(REQUIRED TASK 1): Filter the rows below and copy out every line that contains the string "pixel".

(SOURCE PASSAGE):
⁂

XploRA Nano

AFM-Raman XploRA Nano

AFM-Raman for Physical and Chemical imaging

Fully integrated system based on SmartSPM state of the art scanning probe microscope and XploRA Raman micro-spectrometer.

Compact, fully automated and easy-to-use, the XploRA Nano concentrates the power of AFM-Raman into an affordable yet full-featured package, making TERS imaging a reality for all. The TERS proven system.

Segment: Scientific
Manufacturing Company: HORIBA France SAS

Multi-sample analysis platform

Macro, micro and nano scale measurements can be performed on the same platform.

Ease-of-use

Fully automated operation, start measuring within minutes, not hours!

True confocality

High spatial resolution, automated mapping stages, full microscope visualization options.

High collection efficiency

Top-down and oblique Raman detection for optimum resolution and throughput in both

co-localized and Tip-Enhanced measurements (Raman and Photoluminescence).

High spectral resolution

Ultimate spectral resolution performance, multiple gratings with automated switching, wide spectral range analysis for Raman and PL.

High spatial resolution

Nanoscale spectroscopic resolution (down to 10 nm) through Tip Enhanced

Optical Spectroscopies (Raman and PhotoLuminescence).

Multi-technique / Multi-environment

Numerous SPM modes including AFM, conductive and electrical modes (cAFM,

KPFM), STM, liquid cell and electrochemical environment, together with chemical mapping

through TERS/TEPL. Full control of the 2 instruments through one workstation and a powerful software control, SPM and spectrometer can be operated simultaneously or independently

Robustness/Stability

High resonance frequency AFM scanners, operation far away from noises! High

performance is obtained without active vibration isolation.

 

SmartSPM Scanner and Base

Sample scanning range: 100 µm x 100 µm x 15 µm (±10 %)

Scanning type by sample: XY non-linearity 0.05 %; Z non-linearity 0.05 %

Noise: 0.1 nm RMS in XY dimension in 200 Hz bandwidth with capacitance sensors on; 0.02 nm RMS in XY dimension in 100 Hz bandwidth with capacitance sensors off; < 0.04 nm RMS Z capacitance sensor in 1000 Hz bandwidth

Resonance frequency: XY: 7 kHz (unloaded); Z: 15 kHz (unloaded)

⁂

(INFORMATION GIVEN):
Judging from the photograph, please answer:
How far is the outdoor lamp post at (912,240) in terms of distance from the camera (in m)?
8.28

⁂

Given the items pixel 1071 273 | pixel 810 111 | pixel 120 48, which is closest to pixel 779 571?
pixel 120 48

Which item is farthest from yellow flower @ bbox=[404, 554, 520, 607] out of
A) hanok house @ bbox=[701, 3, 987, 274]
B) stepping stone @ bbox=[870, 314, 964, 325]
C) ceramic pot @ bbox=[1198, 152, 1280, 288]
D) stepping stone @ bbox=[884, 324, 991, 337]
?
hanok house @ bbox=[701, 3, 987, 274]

⁂

(REQUIRED TASK 2): What Z resonance frequency does the product page give for the SmartSPM scanner?

(EXERCISE RESULT 1):
Given the items pixel 1071 273 | pixel 810 111 | pixel 120 48, which is closest to pixel 779 571?
pixel 120 48

(EXERCISE RESULT 2): 15 kHz (unloaded)